What is required => Retype the portion of the review of the film Bernie that starts at the words "Each week in The" and stops after "and Netflix steaming.".

Text for analysis =>
The Moviegoer: Bernhardt “Bernie” Tiede, Angel of Death?

The Moviegoer: Bernhardt “Bernie” Tiede, Angel of Death? 2012-11-05T15:48:45-07:00

Each week in The Moviegoer, Nick Olson examines new and upcoming films.

The film (and the story it’s based on) has been around, but just in case: Spoiler Alert! Bernie is available via Redbox and Netflix steaming.

Widely considered unpleasantly cold by her town neighbors and even family members, Marjorie Nugent (Shirley MacLaine)–a recently widowed 81 year old millionaire–has been found dead, buried in her own freezer. But not only does her plight go unnoticed for nine months, Marjorie’s murder, when it is discovered, evokes almost no sorrow from the small-town locals who knew her. In fact, there’s even a sense of “she had it coming” floating around. So off-putting was her mean-spirited, demanding temperament, that Marjorie had alienated herself from both her family and neighbors to the point of having no friends, nor anyone who would become suspicious enough of her months-long absence to inquire with persistence as to her whereabouts. Ornery to the point of being labeled “a bitch” Marjorie may have been, but who is the dangerous person that would kill an 81 year old widow and stuff her in the freezer?

Extracted entries =>
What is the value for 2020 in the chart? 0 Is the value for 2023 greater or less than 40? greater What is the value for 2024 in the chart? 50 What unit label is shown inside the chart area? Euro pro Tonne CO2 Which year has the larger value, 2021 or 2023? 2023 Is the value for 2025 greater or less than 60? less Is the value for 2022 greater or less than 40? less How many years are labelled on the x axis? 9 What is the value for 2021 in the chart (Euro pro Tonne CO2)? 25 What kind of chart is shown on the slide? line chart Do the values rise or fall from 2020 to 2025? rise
* * *
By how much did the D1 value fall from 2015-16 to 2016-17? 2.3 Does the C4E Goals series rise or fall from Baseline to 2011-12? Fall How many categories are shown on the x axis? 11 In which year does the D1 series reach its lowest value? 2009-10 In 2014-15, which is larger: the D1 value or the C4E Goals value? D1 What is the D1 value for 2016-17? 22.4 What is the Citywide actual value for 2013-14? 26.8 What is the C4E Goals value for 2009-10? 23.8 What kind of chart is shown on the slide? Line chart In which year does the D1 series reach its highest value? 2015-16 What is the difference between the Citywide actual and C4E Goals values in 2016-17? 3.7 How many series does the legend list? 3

Written response =>
Each week in The Moviegoer, Nick Olson examines new and upcoming films.

The film (and the story it’s based on) has been around, but just in case: Spoiler Alert! Bernie is available via Redbox and Netflix steaming.